If you're attempting to refactor a large code base, give CCFinder a try.
I checked out the following tools suggested by the Wikipedia entry on duplicate code :
- PMD Target
Simian was pretty easy to download, install and run. It seemed to do a pretty good job of listing duplicate code sections in the code. But it only gave a text list. I guess I would have saved the output and sliced and diced it a bit in Excel or something, but that would still leave much to be desired.
After checking out the screen shots of CCFinder, I decided to give it a try. It's free, and *do* I appreciate that, but the registration process was really pretty cumbersome. Its CAPTCHA function is by far the worst I've seen -- I failed it several times. There's also a password for the unzip file, and a license you have to install.

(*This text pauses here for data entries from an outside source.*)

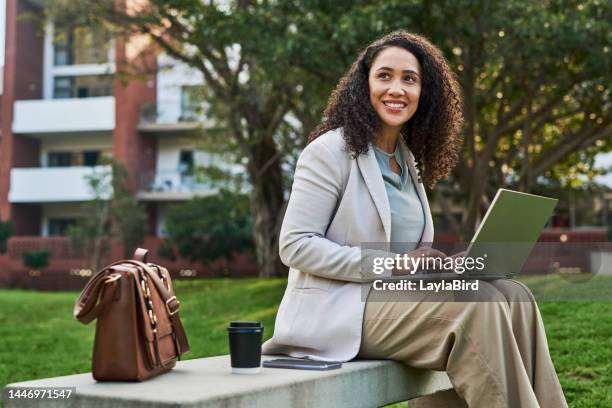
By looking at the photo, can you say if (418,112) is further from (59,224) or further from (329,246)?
(59,224)

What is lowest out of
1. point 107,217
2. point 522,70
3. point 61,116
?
point 107,217

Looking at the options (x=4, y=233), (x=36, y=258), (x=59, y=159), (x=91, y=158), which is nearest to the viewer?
(x=36, y=258)

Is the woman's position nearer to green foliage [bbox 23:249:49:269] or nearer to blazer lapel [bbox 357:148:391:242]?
blazer lapel [bbox 357:148:391:242]

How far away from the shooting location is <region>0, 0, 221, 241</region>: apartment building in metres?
30.7

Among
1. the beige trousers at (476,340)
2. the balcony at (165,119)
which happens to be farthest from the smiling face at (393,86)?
the balcony at (165,119)

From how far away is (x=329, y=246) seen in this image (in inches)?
122

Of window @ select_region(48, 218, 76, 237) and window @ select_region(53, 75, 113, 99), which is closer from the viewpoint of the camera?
window @ select_region(48, 218, 76, 237)

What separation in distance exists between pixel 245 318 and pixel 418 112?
25.6 ft

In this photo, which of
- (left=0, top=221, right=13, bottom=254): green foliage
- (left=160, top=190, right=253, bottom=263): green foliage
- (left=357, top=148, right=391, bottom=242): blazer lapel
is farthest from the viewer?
(left=0, top=221, right=13, bottom=254): green foliage

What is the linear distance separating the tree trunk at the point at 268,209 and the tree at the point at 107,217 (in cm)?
748

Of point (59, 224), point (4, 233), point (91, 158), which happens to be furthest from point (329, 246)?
point (59, 224)

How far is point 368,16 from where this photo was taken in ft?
35.9

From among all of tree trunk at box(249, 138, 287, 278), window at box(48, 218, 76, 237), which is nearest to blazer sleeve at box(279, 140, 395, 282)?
tree trunk at box(249, 138, 287, 278)

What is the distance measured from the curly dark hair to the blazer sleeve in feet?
0.52
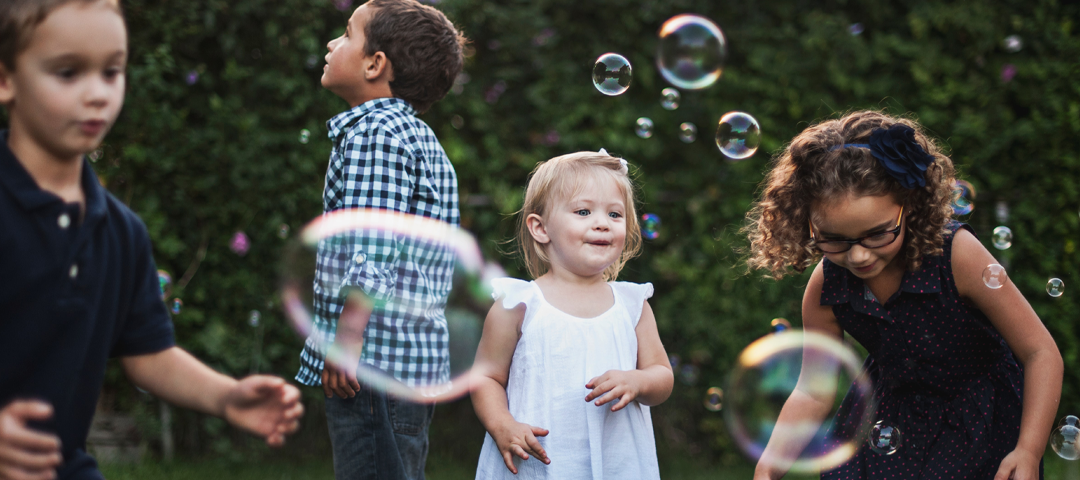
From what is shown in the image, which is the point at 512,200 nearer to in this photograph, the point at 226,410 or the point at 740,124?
the point at 740,124

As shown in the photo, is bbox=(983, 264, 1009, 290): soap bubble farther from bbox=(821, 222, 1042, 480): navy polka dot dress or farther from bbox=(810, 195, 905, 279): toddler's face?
bbox=(810, 195, 905, 279): toddler's face

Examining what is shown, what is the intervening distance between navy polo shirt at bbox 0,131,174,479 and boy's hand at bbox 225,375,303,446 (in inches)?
9.1

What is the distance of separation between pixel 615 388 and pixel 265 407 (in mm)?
858

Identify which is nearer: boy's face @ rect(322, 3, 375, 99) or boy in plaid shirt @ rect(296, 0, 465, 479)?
boy in plaid shirt @ rect(296, 0, 465, 479)

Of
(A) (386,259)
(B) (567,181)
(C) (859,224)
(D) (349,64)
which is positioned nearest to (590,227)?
(B) (567,181)

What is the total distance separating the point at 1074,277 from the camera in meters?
4.32

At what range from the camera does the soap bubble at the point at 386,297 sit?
87.4 inches

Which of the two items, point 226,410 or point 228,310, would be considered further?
point 228,310

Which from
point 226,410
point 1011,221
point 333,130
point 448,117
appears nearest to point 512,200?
point 448,117

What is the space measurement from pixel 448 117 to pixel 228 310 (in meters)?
1.50

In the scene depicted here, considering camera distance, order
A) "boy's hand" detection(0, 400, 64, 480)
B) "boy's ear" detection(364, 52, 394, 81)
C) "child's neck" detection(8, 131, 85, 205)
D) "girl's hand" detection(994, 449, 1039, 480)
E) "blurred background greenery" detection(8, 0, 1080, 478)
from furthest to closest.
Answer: "blurred background greenery" detection(8, 0, 1080, 478), "boy's ear" detection(364, 52, 394, 81), "girl's hand" detection(994, 449, 1039, 480), "child's neck" detection(8, 131, 85, 205), "boy's hand" detection(0, 400, 64, 480)

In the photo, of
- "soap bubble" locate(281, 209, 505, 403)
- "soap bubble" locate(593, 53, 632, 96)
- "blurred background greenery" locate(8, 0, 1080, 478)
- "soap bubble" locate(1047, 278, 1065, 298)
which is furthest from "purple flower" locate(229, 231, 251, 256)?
"soap bubble" locate(1047, 278, 1065, 298)

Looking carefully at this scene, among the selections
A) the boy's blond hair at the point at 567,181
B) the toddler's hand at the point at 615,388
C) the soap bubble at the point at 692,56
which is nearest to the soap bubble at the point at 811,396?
the toddler's hand at the point at 615,388

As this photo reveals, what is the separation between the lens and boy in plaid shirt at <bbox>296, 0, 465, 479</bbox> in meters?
2.24
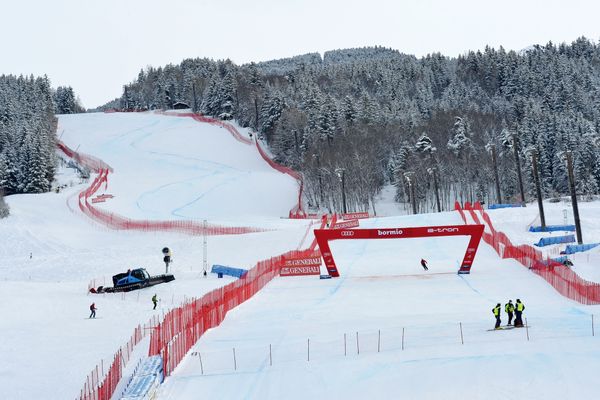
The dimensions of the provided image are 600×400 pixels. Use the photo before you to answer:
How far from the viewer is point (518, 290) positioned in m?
26.8

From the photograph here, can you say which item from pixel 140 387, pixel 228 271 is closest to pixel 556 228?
pixel 228 271

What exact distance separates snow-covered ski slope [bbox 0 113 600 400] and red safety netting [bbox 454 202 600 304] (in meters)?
0.66

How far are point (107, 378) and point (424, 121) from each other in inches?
3638

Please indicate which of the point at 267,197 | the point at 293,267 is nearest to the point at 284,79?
the point at 267,197

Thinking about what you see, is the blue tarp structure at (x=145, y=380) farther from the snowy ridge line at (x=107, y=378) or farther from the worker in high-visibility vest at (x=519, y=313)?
the worker in high-visibility vest at (x=519, y=313)

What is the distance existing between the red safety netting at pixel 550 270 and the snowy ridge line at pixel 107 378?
16417 mm

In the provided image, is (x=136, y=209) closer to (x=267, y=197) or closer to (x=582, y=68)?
(x=267, y=197)

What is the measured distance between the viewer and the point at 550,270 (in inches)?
1111

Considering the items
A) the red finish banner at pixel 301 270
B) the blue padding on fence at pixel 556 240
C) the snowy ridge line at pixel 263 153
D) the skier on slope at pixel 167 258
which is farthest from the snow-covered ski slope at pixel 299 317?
the snowy ridge line at pixel 263 153

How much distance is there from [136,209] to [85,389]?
4753cm

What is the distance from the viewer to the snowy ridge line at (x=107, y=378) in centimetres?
1344

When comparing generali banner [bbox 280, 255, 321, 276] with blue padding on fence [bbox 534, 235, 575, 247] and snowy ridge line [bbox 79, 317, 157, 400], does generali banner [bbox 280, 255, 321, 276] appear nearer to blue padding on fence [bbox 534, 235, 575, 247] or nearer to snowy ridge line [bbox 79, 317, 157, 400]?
blue padding on fence [bbox 534, 235, 575, 247]

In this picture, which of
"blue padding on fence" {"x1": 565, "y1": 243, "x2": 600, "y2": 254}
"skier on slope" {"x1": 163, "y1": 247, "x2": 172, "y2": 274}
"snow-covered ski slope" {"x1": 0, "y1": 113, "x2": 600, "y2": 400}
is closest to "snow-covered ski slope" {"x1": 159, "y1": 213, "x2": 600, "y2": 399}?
"snow-covered ski slope" {"x1": 0, "y1": 113, "x2": 600, "y2": 400}

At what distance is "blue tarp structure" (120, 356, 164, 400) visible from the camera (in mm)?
12438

It's also unclear if you need SilverLight 2.x+, Python, .Net etc. I think the installer's been improving, but the whole experience needs some clarity.
I had some problems with my Java path (admittedly my problem), but I finally got the thing installed. I think it was worth the effort.
I was analyzing a PHP code base. Unfortunately, PHP wasn't explicitly supported. So I had to rename the files to .cpp (close enough), and remove the "preprocess" option from the analyzer. Then I directed it to my parent directory, and let it go.
You get a nice visual showing where blocks of duplicate code are. This page gives a good overview of how to navigate and discover things :
I found it most useful to look at the sorted Clone-set Table (biggest clones highest). The source code on the right was helpful, but I often went to a diff tool (ex. WinMerge) for further analysis.
I guess it's obvious, but CCFinder also found intra-file clones -- something you can't find with something like WinMerge.
Anyway, one thumb down for CCFinder's install experience, but two thumbs up for an otherwise nice, free tool.